### TO BE DONE
Only the lines from the one containing "Which object from" to the end of the records belong in the output; print them exactly.

>> BEGIN DATASET RECORDS

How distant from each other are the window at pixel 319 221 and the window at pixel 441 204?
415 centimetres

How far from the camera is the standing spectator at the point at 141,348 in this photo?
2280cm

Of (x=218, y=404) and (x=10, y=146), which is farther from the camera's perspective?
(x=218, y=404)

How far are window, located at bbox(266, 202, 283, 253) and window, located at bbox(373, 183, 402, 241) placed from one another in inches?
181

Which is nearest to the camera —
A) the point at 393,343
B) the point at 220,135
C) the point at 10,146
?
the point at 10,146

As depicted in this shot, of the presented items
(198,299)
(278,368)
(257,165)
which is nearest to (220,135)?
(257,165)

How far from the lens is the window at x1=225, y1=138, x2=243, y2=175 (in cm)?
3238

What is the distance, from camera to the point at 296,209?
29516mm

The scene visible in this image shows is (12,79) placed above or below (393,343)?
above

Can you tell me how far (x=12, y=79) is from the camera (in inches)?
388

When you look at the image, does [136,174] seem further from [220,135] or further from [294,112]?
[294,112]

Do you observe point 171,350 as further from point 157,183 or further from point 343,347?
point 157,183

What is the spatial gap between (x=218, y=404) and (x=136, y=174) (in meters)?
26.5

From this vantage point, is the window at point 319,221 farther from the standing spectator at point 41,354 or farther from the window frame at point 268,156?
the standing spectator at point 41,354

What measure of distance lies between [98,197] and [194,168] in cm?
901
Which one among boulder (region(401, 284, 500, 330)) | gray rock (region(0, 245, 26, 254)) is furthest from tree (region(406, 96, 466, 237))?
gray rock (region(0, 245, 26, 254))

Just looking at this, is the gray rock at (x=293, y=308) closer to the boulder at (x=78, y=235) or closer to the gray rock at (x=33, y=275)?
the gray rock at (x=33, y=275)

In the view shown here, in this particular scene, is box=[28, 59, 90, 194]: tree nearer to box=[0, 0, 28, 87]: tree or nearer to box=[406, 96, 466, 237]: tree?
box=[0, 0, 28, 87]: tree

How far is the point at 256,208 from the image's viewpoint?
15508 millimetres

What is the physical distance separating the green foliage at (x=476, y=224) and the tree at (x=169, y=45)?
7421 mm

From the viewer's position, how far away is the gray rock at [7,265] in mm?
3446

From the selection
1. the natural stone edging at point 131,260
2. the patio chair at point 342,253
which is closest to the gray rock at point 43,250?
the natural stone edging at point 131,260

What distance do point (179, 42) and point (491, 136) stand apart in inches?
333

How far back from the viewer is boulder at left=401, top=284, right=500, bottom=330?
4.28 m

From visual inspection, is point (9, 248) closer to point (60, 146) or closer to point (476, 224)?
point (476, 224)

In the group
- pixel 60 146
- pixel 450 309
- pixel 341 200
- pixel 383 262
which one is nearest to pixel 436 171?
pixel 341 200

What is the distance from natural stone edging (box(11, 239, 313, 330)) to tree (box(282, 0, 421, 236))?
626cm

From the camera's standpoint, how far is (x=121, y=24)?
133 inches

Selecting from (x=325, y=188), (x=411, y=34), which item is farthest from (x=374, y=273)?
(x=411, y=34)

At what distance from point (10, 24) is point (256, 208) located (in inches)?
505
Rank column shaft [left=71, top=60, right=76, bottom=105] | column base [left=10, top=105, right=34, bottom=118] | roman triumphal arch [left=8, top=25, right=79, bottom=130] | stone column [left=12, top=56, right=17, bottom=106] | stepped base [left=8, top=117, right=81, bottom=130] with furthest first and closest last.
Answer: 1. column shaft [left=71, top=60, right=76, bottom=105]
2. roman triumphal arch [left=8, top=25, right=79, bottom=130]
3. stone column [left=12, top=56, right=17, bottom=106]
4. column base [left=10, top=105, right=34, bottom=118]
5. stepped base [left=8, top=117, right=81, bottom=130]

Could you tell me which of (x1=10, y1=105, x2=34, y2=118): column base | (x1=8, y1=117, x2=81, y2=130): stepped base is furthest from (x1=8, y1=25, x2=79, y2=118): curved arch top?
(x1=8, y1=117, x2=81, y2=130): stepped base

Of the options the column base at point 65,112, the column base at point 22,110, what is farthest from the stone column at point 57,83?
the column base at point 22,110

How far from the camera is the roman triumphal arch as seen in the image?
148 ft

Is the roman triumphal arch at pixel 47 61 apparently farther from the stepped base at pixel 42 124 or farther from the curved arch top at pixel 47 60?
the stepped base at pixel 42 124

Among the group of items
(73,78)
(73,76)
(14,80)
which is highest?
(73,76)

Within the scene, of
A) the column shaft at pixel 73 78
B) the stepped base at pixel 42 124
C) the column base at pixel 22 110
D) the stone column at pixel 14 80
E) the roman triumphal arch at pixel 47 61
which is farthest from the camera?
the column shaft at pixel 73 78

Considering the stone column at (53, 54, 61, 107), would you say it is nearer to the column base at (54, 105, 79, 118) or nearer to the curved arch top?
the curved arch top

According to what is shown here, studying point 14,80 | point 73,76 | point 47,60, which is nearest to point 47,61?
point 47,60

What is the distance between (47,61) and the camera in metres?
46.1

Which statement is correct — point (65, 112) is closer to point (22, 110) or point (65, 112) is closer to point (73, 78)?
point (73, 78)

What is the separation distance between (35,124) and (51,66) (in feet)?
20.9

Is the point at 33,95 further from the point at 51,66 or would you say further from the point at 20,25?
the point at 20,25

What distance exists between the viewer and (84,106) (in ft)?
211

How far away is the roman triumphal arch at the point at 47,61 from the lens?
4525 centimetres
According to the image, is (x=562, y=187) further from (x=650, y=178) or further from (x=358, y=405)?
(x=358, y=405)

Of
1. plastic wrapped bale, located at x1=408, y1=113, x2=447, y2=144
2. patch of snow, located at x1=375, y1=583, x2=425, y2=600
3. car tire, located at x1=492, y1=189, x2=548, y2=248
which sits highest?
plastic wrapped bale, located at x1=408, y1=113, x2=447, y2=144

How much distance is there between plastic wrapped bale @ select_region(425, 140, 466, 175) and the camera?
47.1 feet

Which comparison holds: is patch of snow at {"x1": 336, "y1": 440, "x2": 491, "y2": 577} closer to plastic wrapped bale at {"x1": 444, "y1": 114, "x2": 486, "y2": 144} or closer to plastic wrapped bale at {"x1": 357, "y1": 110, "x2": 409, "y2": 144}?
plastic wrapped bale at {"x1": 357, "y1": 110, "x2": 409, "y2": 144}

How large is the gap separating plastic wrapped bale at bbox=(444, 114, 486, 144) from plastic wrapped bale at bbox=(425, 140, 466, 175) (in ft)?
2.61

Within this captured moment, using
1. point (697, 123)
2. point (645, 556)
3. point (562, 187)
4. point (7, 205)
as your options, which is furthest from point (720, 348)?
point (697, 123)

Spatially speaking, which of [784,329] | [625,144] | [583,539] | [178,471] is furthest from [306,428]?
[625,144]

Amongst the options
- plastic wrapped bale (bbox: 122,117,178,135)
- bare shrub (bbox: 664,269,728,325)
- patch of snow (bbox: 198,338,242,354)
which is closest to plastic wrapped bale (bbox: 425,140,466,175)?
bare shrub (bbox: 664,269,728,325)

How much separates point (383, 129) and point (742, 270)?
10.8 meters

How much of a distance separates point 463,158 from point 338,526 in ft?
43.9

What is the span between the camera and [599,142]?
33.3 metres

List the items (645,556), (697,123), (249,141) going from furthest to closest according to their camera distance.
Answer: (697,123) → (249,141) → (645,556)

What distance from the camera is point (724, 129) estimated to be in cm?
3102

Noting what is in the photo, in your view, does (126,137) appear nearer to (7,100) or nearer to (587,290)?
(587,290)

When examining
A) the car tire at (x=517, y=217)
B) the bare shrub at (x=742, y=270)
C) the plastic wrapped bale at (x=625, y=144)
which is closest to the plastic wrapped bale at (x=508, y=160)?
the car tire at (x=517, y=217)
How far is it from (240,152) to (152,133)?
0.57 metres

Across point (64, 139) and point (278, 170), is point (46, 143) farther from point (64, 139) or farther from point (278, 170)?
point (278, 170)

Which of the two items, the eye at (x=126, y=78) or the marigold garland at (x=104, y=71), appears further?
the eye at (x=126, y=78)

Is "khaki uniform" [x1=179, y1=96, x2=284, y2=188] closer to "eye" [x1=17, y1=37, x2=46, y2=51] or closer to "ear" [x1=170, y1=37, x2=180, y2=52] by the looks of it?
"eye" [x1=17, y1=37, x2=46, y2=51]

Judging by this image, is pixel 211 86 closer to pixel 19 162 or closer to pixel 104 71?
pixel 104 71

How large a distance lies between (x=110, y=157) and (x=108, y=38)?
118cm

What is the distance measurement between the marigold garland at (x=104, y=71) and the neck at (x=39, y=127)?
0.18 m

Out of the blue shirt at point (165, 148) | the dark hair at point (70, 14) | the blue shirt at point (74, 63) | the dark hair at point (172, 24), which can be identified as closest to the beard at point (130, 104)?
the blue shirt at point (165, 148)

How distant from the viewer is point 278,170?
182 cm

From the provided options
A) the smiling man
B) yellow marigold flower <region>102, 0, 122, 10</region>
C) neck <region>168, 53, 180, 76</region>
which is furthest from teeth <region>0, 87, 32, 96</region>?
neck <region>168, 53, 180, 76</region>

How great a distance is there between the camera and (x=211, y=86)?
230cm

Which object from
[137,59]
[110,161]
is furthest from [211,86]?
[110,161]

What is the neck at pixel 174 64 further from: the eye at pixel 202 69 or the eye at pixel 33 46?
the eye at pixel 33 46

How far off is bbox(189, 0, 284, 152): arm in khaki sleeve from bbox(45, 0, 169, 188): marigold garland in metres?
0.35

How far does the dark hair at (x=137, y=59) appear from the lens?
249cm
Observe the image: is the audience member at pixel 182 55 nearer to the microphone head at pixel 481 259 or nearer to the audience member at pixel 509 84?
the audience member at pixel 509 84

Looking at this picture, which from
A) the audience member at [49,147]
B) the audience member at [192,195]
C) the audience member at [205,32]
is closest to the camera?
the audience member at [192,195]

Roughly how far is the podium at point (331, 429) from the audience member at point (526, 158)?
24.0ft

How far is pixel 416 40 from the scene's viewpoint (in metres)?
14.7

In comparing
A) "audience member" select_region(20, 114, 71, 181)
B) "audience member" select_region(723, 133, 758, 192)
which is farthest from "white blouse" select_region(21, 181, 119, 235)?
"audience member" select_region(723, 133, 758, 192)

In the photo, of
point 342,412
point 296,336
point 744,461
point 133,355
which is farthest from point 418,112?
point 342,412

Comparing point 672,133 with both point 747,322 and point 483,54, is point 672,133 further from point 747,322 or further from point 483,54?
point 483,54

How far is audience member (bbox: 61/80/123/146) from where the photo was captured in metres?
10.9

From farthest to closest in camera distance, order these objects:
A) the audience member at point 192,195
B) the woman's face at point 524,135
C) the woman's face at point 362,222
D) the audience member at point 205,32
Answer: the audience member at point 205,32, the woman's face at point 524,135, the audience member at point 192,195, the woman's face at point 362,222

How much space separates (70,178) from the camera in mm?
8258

>> END DATASET RECORDS

### ANSWER TO THE TASK
Which object from
[137,59]
[110,161]
is furthest from [211,86]?
[110,161]

What is the neck at pixel 174 64 further from: the eye at pixel 202 69 or the eye at pixel 33 46?
the eye at pixel 33 46

How far off is bbox(189, 0, 284, 152): arm in khaki sleeve from bbox(45, 0, 169, 188): marigold garland in metres?
0.35

How far does the dark hair at (x=137, y=59) appear from the lens?
249cm
Observe the image: is the audience member at pixel 182 55 nearer to the microphone head at pixel 481 259 or nearer to the audience member at pixel 509 84?
the audience member at pixel 509 84

Looking at this picture, which from
A) the audience member at [49,147]
B) the audience member at [192,195]
C) the audience member at [205,32]
is closest to the camera?
the audience member at [192,195]

Roughly how far is the podium at point (331, 429) from the audience member at point (526, 158)?
24.0ft

How far is pixel 416 40 from the scene's viewpoint (in metres)?
14.7

In comparing
A) "audience member" select_region(20, 114, 71, 181)
B) "audience member" select_region(723, 133, 758, 192)
which is farthest from "white blouse" select_region(21, 181, 119, 235)?
"audience member" select_region(723, 133, 758, 192)

In the photo, of
point 342,412
point 296,336
point 744,461
point 133,355
which is farthest from point 418,112?
point 342,412

Comparing point 672,133 with both point 747,322 and point 483,54, is point 672,133 further from point 747,322 or further from point 483,54?
point 483,54

How far is audience member (bbox: 61/80/123/146) from where the photo was captured in metres?
10.9

From farthest to closest in camera distance, order these objects:
A) the audience member at point 192,195
B) the woman's face at point 524,135
C) the woman's face at point 362,222
D) the audience member at point 205,32
Answer: the audience member at point 205,32, the woman's face at point 524,135, the audience member at point 192,195, the woman's face at point 362,222

How much space separates (70,178) from the camera in mm?
8258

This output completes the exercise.